## ABOUT THIS EXERCISE
From the data below, return only the lines from the one with "Back view of" through the one with "Masonic Lodge Past", exact and inclusive, with pictures left out.

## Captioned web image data
★ ★ ★ ★ ★

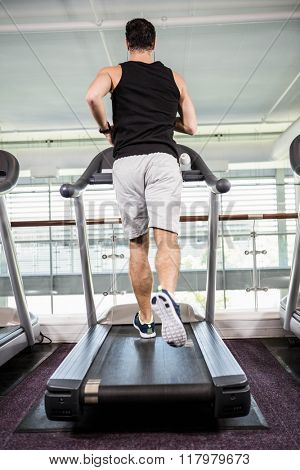 Fit man running on treadmill at the gym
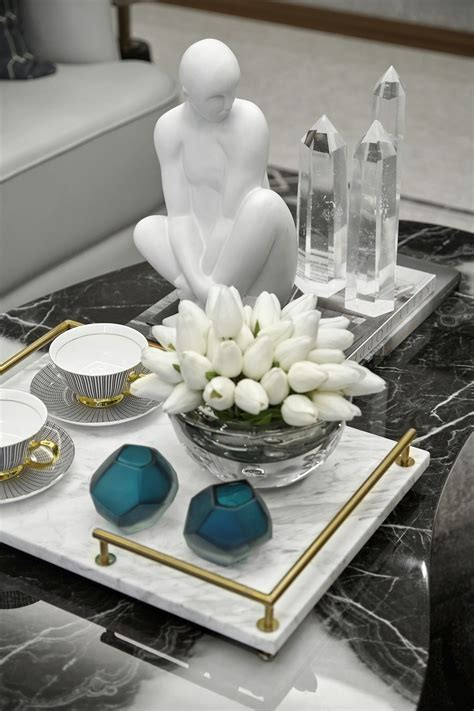 These are the quintessential feminine touches. A formal tablescape on coffee table w/ black marble top ...
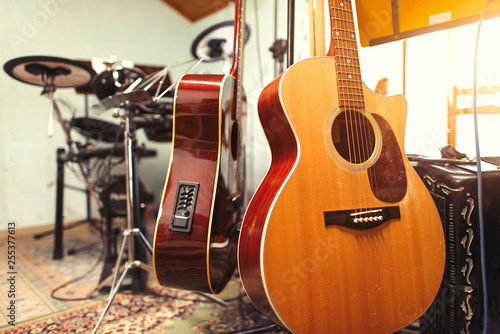 group home rehearsal room with guitars - 255377613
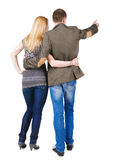 Back view of young couple pointing at wall. Royalty Free Stock Photo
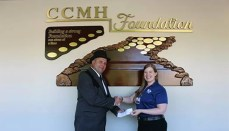 Masonic Lodge Past President, Richard Albrecht, and CCMH Director of Marketing & Public Relations, Rachel Davidson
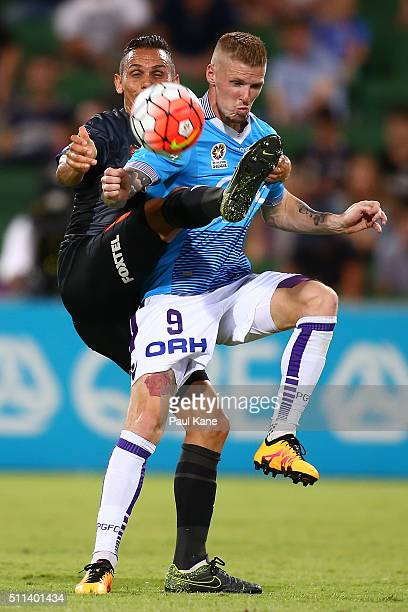 Jade North of the Roar and Andy Keogh of the Glory contest for the ball during the round 20 ALeague match between the Perth Glory and Brisbane Roar...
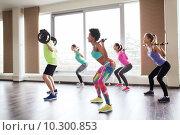 Купить «group of people exercising with barbell in gym», фото № 10300853, снято 5 апреля 2015 г. (c) Syda Productions / Фотобанк Лори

★ ★ ★ ★ ★

## EXERCISE OUTPUT
 Back view of young couple pointing at wall. Royalty Free Stock Photo
 Masonic Lodge Past President, Richard Albrecht, and CCMH Director of Marketing & Public Relations, Rachel Davidson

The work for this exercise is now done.